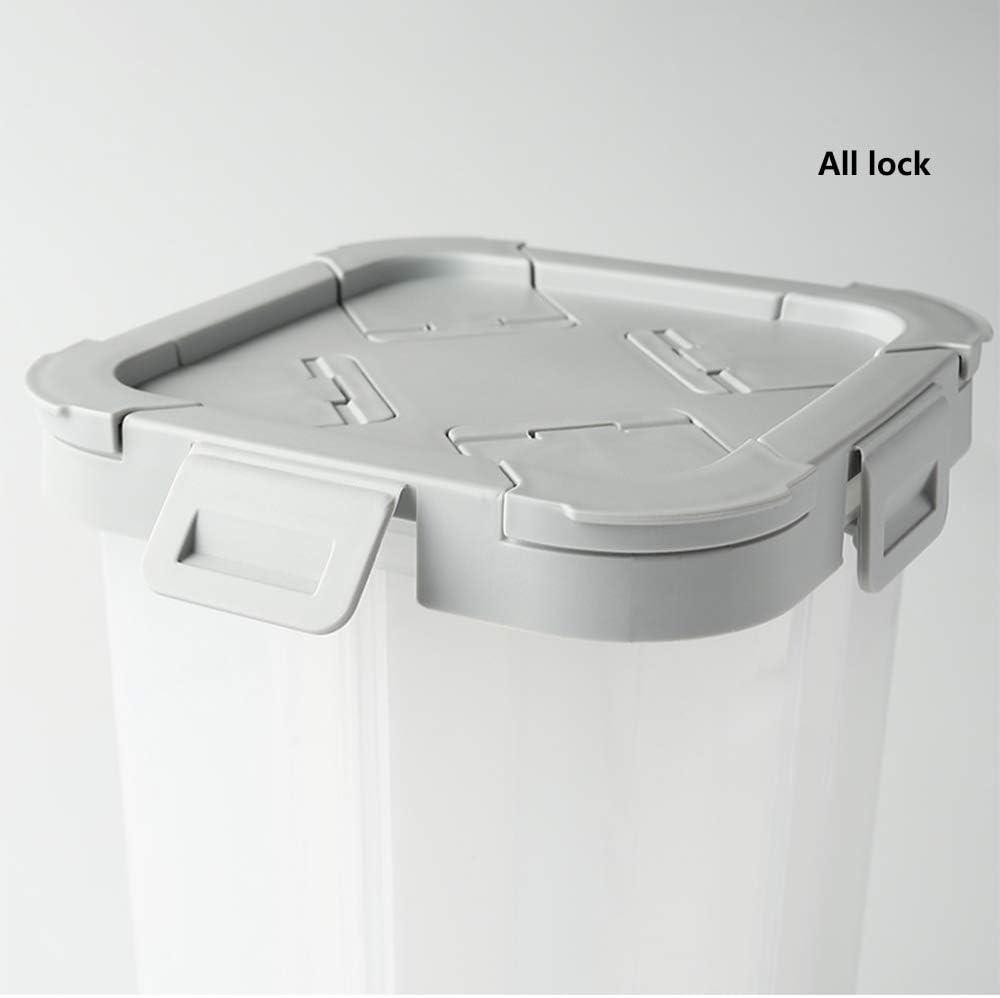 116X51X35CM SASDA Cubierta de la Bolsa de Gran Capacidad de Almacenamiento Multifuncional Cubrir los Muebles de jard/ín Mantel Funda de Almohada,210D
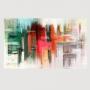 Quadro  Abstrato Pintura Moderna Colorido - Tela Única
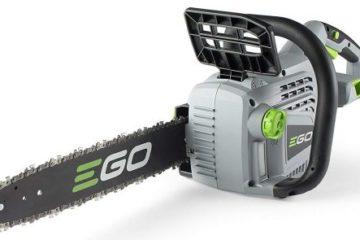 EGO Power+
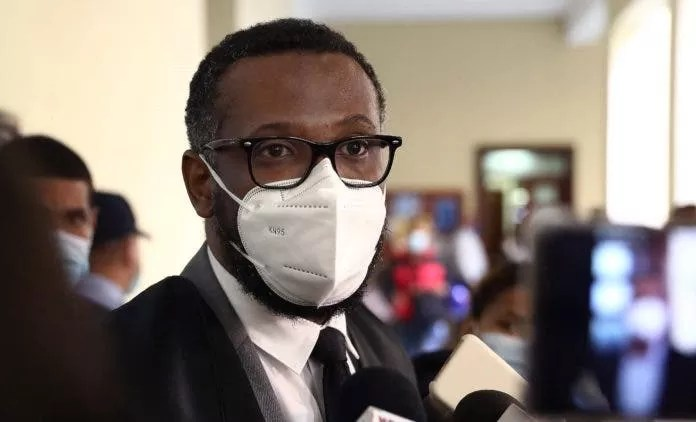 Wilson Camacho está hospitalizado por Covid-19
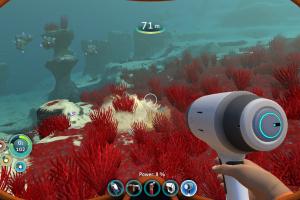 Subnautica Screenshot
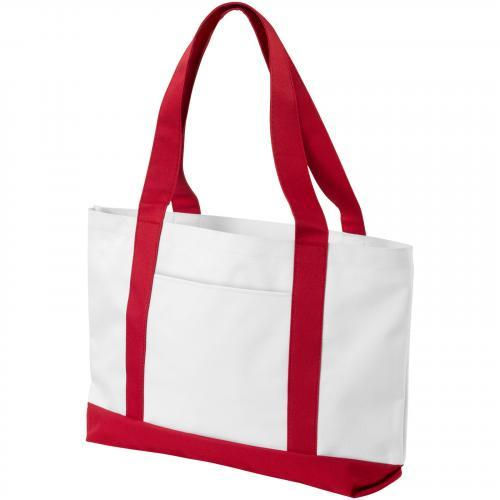 Tote Madison Ref.PF120083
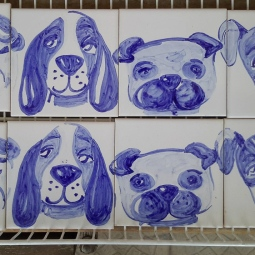 'dogs personalities - tiles' © Ana Domingues Pereira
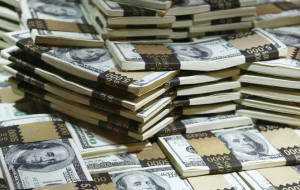 The us dollar appreciated against foreign currencies after the statements of fed officials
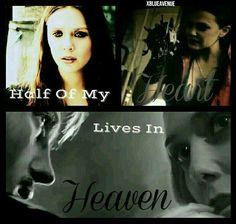 """Half Of My Heart Lives In Heaven."" Marvel xBlueAvenue"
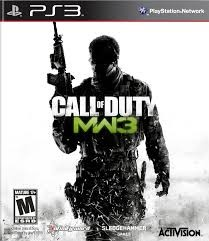 SONY Sony PlayStation 3 Game PS3 CALL OF DUTY MW3
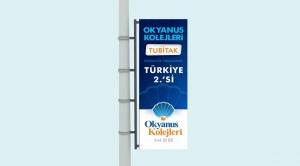 okyanuskoleji3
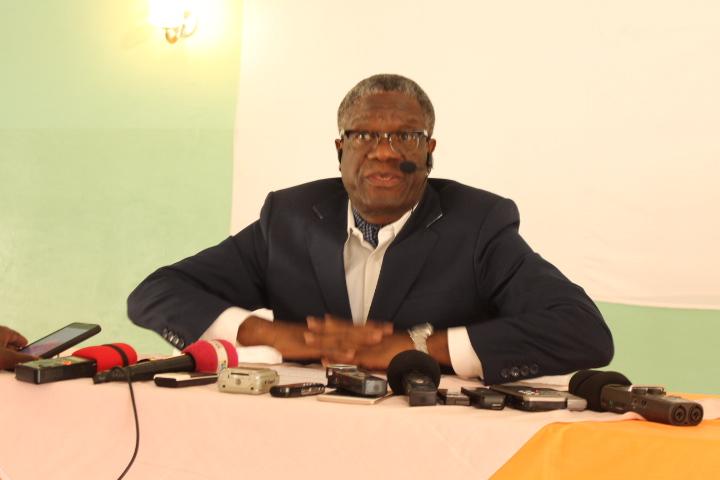 Processus électoral : Dr Dénis Mukwege redoute de la crédibilité des élections du 23 décembre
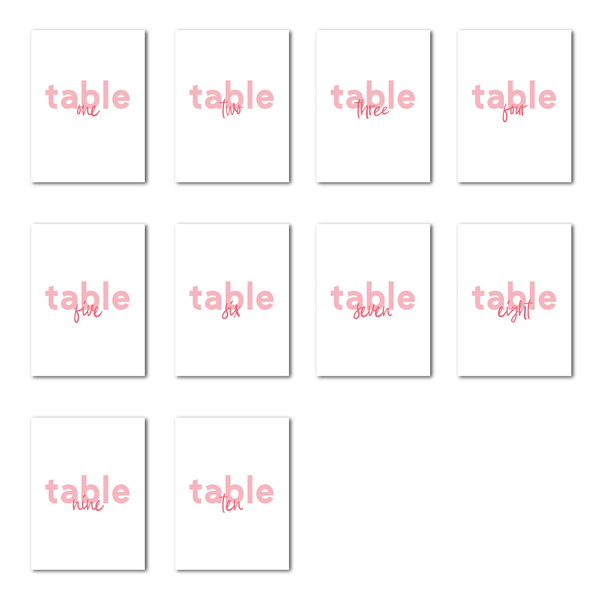 We Do Pink Table Numbers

☆ ☆ ☆ ☆

__Activity__
The whole listing is to be retyped exactly, with its pictures removed.

__Response to this task__
 116X51X35CM SASDA Cubierta de la Bolsa de Gran Capacidad de Almacenamiento Multifuncional Cubrir los Muebles de jard/ín Mantel Funda de Almohada,210D
 Quadro  Abstrato Pintura Moderna Colorido - Tela Única
 EGO Power+
 Wilson Camacho está hospitalizado por Covid-19
 Subnautica Screenshot
 Tote Madison Ref.PF120083
 'dogs personalities - tiles' © Ana Domingues Pereira
 The us dollar appreciated against foreign currencies after the statements of fed officials
 """Half Of My Heart Lives In Heaven."" Marvel xBlueAvenue"
 SONY Sony PlayStation 3 Game PS3 CALL OF DUTY MW3
 okyanuskoleji3
 Processus électoral : Dr Dénis Mukwege redoute de la crédibilité des élections du 23 décembre
 We Do Pink Table Numbers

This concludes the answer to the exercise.